Et bien le constat n'est pas vraiment flatteur. Cette saison est la pire de toutes. Il est maintenant évident que j'avais raison, à l'époque, quand je clamais que certains des passages les plus marquants dans le comics ne pourraient jamais être correctement retranscrits dans la série. En fait, tout l'arc avec le Gouverneur, qui est un peu le sommet du comics jusqu'à présent, a été édulcoré, censuré, affadi - appelez ça comme vous voudrez. Tension psychologique au plus bas, scènes de dialogues insipides jusqu'à plus soif, comportements incohérents. Le Gouverneur a l'air d'une pauvre copie sans éclat de l'original, ça fait pitié. C'est mou, c'est mou, c'est incroyable comme c'est chiant.
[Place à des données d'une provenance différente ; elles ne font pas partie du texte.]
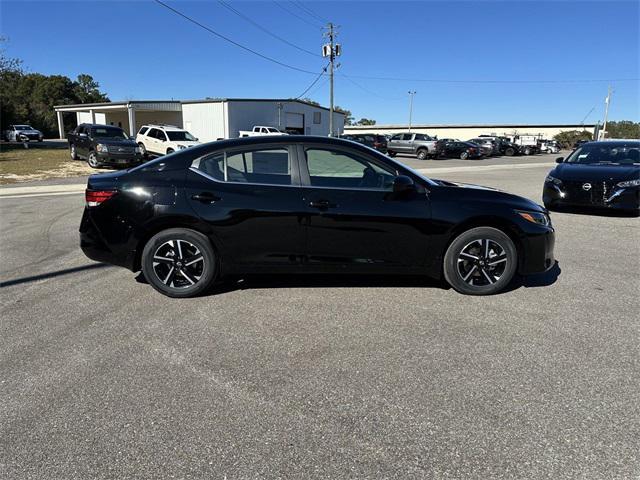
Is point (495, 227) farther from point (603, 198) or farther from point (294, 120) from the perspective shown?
point (294, 120)

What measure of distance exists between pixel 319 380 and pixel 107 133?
2118cm

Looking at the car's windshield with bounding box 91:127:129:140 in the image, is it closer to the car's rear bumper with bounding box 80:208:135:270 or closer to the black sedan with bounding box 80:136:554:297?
the car's rear bumper with bounding box 80:208:135:270

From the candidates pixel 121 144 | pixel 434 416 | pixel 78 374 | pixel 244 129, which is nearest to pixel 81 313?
pixel 78 374

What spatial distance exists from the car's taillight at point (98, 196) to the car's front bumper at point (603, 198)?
A: 8.41m

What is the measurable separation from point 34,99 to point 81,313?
83.6 meters

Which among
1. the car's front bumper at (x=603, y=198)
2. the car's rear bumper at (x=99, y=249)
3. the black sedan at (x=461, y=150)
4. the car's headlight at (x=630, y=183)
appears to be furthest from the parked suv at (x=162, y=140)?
the black sedan at (x=461, y=150)

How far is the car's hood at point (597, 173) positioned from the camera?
29.3ft

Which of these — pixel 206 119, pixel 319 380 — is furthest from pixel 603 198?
pixel 206 119

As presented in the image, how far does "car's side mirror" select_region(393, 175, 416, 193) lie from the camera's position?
4.38 metres

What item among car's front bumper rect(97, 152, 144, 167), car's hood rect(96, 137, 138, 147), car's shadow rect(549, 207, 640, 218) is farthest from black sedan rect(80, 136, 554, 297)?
car's hood rect(96, 137, 138, 147)

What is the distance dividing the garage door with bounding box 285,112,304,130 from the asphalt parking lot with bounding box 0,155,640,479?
140 feet

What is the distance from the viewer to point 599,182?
892cm

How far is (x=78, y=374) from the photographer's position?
317 cm

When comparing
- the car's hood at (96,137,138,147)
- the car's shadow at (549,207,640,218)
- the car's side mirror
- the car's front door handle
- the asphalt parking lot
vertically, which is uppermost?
the car's hood at (96,137,138,147)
Heureusement qu'il y a les zombies, magnifiques. Et les passages d'action contre ces bestioles ou contre les humains sont toujours aussi bien torchés. Mais bon, en être réduit à apprécier ça dans un univers post-apocalyptique aussi profond que Walking Dead, c'est un peu la loose. In extremis, de bonnes surprises qui tiennent éveillés. Allez ouais, ça reste franchement regardable quand même. Faut juste que j'arrête d'espérer rejoindre le niveau de qualité de l'original, c'est tout. En zombie grand public, ça reste quand même largement au dessus d'un World War Z version film... Et le niveau technique de cette série, de haute volée, me fait parfois justement oublier que c'est de la télé, pas du cinéma. Respect au moins pour cette constance-là.


Saison 4


Alors là... je suis agréablement surpris. Même franchement épaté je dois dire. Ils y sont finalement arrivé: le niveau de violence et de tension psychologique a pratiquement rejoint le comics. Des scènes très dures, clairement pas destinées au grand public lambda, ont fait leur apparition. Et comme dans le comics, elles ne sont pas là juste pour le plaisir de choquer mais surtout pour interroger le spectateur sur les limites à dépasser (ou pas) pour survivre. En fait, la série vient tout simplement de faire un bond de maturité auquel je ne m'attendais pas. Les meilleurs moments que j'aurais voulu voir... et bien je les ai eu. Attention, le rythme est toujours aussi lent, mais ce n'est plus un problème pour moi, parce que les personnages sont enfin profondément fouillés psychologiquement. Je ne me suis pas ennuyé une seconde, trop occupé à suivre les tourments des survivants, exposés dans des dialogues de mieux en mieux écrits.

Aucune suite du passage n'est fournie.